Задания -
1 - Согласуются ли с отрывком о российско-китайских отношениях утверждения (a), (b) и (c)? Для каждого дайте ответ «да» или «нет» и приведите решающие слова отрывка дословно. (a) Декларация о многополярном мире и формировании нового международного порядка была принята в 1997 году. (b) Различия социальных и политических систем были признаны препятствием для развития полноценных отношений. (c) Пекин и Москва решили провести ревизию взаимных отношений с конца 1970-х годов.
2 - В отношении каких государств, по словам отрывка о российско-китайских отношениях, сейчас наблюдается взаимодействие России и Китая по гарантиям безопасности буферным странам?

Отрывок -

Взаимная отстранённость иногда является более существенным препятствием к развитию отношений, чем наличие противоречий и глубокого конфликта. Для иллюстрации возьмём пример развития российско-китайских отношений в последние три десятилетия. Нынешний этап отношений между Россией и Китаем является по существу беспрецедентным – так на него смотрят лидеры двух стран, вовлечённые в развитие этих отношений действующие лица, предпринимательское сообщество и оппоненты России и Китая. Напомню, что эти отношения развивались из кризисного состояния: между странами была не простая отстранённость, а открытая враждебность, которая вылилась в вооружённый конфликт. Тем не менее с конца 1980-х годов Пекин и Москва приняли решение провести ревизию взаимных отношений и искать способы для их вывода на новый уровень. Это привело к серии переговоров, которые позволили сформулировать основополагающие принципы взаимодействия и выработать совместное российско-китайское понимание характера развития всей международной системы. Перечень этих принципов был зафиксирован в Российско-китайской совместной декларации о многополярном мире и формировании нового международного порядка 1997 года. Важным положением этого документа был консенсус вокруг основополагающих принципов, который заключался в том, что страны признавали суверенитет друг друга, обязывались не вмешиваться во внутренние дела, уважать взаимные интересы. Для середины 1990-х годов это положение было прорывным, поскольку тогда доминировали совсем иные идеи. В частности, акцент был сделан на том, что различия социальных и политических систем не являются препятствием для развития полноценных отношений. На этот каркас страны нанизывали два важных политических процесса: во-первых, переговоры по урегулированию территориальных претензий; во-вторых, предоставление двусторонних гарантий безопасности буферным государствам – странам, которые находятся между Россией и Китаем. Сейчас мы наблюдаем это в российско-китайском взаимодействии в отношении Монголии и стран Центральной Азии.
Никакой из электоральных циклов этих стран, никакой из резких поворотов их внутриполитической жизни не превращал их в арену столкновения китайских и российских интересов – в отличие от того, как это происходит в Восточной Европе.

Строки -
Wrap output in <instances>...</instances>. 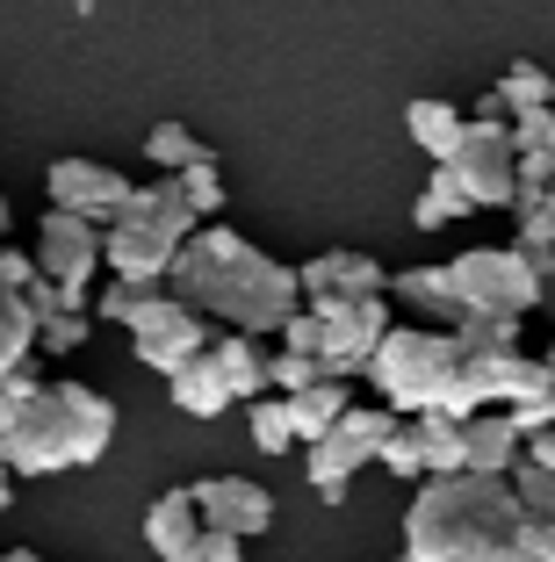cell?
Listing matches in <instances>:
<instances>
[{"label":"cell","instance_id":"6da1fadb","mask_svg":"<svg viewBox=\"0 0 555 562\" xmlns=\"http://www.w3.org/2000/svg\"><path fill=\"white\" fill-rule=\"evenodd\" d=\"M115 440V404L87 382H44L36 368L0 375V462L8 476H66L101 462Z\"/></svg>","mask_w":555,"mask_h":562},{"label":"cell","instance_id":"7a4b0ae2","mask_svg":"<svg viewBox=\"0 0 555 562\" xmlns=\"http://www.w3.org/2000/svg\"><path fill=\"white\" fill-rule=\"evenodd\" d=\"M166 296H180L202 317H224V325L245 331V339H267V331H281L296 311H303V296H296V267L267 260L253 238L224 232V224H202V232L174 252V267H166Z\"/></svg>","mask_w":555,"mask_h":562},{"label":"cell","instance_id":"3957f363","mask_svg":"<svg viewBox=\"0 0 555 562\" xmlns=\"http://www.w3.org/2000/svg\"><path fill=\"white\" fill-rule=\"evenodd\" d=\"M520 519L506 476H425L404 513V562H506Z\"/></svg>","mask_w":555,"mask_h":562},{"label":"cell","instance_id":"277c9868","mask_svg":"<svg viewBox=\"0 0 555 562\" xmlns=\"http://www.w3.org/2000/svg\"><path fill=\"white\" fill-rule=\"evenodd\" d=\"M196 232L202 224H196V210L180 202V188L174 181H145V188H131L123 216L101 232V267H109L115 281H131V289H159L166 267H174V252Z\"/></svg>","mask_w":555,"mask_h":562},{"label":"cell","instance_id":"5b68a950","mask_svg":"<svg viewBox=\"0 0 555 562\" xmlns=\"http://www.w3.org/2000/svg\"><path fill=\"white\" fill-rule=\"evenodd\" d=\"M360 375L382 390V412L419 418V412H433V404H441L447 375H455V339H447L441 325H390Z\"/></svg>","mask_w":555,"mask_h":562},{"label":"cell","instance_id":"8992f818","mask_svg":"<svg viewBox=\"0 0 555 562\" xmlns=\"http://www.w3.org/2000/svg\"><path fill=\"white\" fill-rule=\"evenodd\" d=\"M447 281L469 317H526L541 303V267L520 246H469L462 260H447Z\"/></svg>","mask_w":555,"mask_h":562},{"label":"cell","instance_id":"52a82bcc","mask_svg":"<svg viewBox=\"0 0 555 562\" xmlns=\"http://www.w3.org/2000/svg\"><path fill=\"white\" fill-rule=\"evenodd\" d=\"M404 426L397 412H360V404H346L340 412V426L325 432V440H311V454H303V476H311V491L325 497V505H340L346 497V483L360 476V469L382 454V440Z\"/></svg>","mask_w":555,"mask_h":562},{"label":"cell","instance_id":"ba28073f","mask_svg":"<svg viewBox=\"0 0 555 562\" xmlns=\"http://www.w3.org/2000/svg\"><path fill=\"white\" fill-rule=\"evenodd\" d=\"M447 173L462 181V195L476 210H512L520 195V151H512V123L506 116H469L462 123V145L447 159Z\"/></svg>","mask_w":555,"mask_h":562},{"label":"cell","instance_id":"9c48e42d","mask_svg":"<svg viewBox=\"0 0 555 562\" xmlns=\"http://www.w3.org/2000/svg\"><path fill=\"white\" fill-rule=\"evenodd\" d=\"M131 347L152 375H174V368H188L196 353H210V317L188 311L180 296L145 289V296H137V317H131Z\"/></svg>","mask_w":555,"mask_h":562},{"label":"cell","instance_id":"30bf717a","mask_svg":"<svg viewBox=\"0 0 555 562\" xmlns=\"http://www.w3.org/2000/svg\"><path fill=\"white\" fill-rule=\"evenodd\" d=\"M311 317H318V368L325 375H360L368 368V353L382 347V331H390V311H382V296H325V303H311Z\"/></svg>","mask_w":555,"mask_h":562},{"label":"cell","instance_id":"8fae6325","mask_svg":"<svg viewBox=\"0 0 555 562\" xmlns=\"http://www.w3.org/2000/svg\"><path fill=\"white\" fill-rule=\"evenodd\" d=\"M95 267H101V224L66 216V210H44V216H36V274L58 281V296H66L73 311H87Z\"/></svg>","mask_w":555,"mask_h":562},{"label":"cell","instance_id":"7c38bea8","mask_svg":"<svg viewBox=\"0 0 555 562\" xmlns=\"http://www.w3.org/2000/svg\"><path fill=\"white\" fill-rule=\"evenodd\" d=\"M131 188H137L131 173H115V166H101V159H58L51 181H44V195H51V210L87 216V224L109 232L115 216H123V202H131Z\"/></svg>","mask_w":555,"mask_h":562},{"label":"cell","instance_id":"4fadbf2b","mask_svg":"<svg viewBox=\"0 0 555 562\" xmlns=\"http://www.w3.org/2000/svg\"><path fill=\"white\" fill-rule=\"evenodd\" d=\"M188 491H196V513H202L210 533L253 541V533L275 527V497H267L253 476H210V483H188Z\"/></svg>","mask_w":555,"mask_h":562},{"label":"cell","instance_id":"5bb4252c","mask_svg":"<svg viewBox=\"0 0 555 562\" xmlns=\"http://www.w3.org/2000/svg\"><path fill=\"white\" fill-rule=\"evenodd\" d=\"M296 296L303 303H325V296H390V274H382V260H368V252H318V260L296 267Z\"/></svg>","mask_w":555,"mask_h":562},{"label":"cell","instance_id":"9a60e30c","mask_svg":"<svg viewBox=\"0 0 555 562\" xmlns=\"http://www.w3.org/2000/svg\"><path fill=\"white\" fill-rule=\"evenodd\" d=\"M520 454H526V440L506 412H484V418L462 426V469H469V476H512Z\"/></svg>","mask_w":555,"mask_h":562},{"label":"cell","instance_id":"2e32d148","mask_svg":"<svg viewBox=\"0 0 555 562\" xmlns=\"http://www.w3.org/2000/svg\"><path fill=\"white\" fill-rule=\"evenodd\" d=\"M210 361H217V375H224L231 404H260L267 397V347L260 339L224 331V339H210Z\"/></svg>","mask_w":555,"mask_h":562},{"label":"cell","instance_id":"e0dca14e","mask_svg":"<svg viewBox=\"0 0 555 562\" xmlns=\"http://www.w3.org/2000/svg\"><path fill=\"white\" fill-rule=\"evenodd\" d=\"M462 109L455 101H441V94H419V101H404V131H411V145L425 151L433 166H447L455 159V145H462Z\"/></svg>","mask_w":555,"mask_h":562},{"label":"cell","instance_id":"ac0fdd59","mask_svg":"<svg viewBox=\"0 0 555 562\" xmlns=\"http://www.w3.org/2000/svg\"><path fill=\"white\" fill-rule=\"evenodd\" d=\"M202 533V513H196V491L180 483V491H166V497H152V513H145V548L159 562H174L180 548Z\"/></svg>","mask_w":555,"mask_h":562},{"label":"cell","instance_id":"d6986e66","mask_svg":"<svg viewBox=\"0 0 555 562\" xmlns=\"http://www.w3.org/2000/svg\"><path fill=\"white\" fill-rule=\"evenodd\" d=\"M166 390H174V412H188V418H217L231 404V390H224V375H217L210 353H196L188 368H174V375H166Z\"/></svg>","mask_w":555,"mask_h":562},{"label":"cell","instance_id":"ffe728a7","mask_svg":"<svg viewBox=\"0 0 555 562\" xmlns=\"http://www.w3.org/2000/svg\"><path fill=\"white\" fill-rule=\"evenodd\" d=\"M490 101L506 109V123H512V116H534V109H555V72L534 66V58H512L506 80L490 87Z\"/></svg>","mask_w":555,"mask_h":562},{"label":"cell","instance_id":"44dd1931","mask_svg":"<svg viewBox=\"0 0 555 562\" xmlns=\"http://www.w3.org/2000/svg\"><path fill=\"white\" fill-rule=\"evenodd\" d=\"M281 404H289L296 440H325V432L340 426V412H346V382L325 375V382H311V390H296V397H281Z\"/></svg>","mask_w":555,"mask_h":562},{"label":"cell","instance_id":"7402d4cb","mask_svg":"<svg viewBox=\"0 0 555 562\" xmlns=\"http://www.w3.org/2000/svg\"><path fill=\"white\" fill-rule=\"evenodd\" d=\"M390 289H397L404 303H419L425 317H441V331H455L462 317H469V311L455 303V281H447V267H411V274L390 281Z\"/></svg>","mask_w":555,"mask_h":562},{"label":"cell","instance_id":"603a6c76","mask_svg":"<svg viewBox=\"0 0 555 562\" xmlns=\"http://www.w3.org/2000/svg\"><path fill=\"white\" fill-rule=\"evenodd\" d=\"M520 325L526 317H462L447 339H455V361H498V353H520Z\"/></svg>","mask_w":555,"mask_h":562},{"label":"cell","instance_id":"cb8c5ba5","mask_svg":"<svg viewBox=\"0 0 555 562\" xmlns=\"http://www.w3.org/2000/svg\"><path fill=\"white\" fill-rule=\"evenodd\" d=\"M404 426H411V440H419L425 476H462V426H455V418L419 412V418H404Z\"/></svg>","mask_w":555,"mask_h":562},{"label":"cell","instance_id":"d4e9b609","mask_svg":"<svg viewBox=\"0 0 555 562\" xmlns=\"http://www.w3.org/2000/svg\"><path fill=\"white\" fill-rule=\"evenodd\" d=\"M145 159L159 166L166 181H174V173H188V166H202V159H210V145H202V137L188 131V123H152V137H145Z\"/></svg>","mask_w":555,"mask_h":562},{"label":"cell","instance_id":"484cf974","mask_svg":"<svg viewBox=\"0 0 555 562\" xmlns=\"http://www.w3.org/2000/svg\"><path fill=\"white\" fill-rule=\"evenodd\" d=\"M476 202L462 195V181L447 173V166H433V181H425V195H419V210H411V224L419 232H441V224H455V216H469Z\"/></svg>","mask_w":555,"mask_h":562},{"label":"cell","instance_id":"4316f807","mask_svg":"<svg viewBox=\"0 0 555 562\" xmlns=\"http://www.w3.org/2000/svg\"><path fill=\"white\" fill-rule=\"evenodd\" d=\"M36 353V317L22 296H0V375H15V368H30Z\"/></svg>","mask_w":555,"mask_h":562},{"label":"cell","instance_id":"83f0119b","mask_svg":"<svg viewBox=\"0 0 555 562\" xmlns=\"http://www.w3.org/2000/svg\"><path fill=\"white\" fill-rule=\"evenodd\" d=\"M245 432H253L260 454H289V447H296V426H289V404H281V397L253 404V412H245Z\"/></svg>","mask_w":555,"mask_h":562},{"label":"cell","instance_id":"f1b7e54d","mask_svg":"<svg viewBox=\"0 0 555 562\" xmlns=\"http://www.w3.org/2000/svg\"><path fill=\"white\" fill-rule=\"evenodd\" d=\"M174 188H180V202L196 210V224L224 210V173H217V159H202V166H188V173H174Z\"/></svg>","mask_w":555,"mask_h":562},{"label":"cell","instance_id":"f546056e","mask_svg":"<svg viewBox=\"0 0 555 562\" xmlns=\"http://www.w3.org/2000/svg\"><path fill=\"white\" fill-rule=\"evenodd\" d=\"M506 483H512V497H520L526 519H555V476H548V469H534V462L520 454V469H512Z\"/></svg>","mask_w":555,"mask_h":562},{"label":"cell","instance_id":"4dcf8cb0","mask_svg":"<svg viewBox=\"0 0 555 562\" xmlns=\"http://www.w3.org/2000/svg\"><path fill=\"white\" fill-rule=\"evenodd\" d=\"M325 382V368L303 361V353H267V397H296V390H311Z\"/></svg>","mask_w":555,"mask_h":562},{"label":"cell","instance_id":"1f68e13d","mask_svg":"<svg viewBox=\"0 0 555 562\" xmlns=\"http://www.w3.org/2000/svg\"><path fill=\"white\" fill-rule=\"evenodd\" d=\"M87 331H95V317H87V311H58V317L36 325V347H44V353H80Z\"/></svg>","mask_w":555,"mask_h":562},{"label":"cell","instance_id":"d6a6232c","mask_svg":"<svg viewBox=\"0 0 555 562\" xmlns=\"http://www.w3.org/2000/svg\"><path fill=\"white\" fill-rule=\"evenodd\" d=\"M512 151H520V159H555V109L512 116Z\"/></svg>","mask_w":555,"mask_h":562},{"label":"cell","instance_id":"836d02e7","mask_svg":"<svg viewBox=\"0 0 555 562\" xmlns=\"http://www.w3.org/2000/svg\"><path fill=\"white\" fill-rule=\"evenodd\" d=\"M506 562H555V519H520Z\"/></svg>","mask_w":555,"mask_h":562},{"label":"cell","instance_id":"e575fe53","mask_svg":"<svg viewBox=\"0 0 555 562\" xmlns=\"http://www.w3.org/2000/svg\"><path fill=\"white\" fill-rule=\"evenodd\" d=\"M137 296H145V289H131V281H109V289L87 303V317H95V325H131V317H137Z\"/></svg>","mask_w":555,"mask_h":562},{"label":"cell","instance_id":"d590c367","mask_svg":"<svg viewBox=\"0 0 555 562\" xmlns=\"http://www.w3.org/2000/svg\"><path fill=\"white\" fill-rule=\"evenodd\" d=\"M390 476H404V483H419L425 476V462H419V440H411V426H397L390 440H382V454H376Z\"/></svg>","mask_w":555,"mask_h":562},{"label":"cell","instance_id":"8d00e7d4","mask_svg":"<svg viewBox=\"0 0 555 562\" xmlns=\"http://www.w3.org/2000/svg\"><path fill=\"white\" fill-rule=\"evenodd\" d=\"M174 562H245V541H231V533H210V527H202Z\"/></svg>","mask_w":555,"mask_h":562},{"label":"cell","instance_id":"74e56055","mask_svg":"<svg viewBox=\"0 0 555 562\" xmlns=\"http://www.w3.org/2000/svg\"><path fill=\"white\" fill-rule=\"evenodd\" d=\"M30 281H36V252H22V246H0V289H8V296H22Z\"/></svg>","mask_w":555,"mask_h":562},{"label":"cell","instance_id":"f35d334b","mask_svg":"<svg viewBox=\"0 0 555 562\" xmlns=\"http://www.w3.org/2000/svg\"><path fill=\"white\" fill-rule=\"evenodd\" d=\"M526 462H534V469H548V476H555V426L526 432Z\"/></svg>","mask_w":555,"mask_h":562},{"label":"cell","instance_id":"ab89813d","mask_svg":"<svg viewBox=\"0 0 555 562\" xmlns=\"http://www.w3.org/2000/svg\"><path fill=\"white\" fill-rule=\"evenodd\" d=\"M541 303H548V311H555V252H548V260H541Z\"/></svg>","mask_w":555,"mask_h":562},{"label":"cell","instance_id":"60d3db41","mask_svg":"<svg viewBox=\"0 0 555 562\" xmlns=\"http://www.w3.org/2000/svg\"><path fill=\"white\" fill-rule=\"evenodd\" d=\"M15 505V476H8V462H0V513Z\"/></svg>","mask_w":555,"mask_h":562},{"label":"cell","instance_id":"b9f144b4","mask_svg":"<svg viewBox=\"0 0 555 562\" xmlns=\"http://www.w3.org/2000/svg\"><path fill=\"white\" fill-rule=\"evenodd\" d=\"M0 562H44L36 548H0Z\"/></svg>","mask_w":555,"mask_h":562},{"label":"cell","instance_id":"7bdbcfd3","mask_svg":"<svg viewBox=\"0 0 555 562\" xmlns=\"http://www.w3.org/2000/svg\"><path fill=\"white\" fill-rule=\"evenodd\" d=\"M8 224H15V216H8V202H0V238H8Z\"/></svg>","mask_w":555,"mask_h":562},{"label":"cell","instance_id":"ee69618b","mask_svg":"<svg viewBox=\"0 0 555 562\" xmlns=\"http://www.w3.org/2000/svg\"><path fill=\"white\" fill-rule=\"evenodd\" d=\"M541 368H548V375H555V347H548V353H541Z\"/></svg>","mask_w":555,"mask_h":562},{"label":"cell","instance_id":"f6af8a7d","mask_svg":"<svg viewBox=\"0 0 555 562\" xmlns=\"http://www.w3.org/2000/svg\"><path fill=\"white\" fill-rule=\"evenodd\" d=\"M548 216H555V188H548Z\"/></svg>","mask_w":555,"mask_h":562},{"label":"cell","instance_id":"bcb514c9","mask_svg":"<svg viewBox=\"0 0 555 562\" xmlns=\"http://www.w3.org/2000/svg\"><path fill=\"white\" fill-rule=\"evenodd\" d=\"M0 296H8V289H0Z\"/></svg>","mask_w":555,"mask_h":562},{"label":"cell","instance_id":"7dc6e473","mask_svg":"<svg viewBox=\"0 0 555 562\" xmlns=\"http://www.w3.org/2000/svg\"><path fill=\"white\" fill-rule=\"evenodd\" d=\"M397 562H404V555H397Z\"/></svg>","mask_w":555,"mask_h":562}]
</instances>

---

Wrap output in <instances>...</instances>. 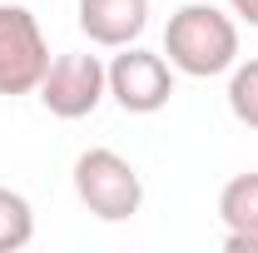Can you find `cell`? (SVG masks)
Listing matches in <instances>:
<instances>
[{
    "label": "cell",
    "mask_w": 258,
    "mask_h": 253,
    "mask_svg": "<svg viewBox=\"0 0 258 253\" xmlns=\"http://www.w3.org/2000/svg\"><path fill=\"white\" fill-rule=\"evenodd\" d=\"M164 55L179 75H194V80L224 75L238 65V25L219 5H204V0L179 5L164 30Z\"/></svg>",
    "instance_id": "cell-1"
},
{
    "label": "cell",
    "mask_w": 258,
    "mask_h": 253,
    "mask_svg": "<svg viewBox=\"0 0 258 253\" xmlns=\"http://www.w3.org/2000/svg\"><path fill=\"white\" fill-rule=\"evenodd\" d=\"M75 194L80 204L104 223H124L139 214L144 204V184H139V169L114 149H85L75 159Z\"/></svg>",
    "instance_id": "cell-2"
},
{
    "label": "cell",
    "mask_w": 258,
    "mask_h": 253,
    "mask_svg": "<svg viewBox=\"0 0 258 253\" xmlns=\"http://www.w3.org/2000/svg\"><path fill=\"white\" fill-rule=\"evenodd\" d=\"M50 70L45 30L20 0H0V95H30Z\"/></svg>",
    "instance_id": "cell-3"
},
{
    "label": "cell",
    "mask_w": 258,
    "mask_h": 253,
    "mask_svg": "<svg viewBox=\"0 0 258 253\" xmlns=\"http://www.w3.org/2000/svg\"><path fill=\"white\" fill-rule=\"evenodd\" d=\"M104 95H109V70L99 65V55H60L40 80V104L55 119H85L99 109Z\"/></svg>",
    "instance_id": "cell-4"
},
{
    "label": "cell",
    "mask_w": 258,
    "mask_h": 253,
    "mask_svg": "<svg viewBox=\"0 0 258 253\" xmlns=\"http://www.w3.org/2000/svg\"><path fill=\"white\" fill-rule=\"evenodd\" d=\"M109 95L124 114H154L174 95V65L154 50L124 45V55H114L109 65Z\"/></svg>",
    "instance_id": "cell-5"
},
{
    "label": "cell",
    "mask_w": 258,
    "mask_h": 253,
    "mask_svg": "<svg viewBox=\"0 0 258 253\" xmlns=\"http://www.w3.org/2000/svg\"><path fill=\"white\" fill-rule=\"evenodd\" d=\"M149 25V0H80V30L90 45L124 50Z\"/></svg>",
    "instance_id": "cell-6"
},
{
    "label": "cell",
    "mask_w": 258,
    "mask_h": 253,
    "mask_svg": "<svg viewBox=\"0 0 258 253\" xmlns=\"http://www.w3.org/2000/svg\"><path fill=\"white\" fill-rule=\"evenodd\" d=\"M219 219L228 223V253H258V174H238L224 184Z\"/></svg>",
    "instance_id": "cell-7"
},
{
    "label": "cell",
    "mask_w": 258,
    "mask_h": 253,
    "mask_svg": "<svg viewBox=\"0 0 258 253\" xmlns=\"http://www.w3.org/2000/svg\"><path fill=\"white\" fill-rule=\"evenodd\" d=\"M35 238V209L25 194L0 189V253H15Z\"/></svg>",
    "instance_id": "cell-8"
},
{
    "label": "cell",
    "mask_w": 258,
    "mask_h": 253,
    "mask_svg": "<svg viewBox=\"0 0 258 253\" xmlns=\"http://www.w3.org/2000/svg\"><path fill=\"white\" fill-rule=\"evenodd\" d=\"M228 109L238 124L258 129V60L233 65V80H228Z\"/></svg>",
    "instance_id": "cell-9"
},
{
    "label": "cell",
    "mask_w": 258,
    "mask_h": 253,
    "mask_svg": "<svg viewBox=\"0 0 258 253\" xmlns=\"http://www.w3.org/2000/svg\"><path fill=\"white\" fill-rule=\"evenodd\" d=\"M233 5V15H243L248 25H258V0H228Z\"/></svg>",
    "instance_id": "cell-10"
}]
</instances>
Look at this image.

Ответы к заданиям -
1 -
(a) Да: «Российско-китайской совместной декларации о многополярном мире и формировании нового международного порядка 1997 года».
(b) Нет: «различия социальных и политических систем не являются препятствием для развития полноценных отношений».
(c) Нет: «с конца 1980-х годов Пекин и Москва приняли решение провести ревизию взаимных отношений».

2 - В отношении Монголии и стран Центральной Азии.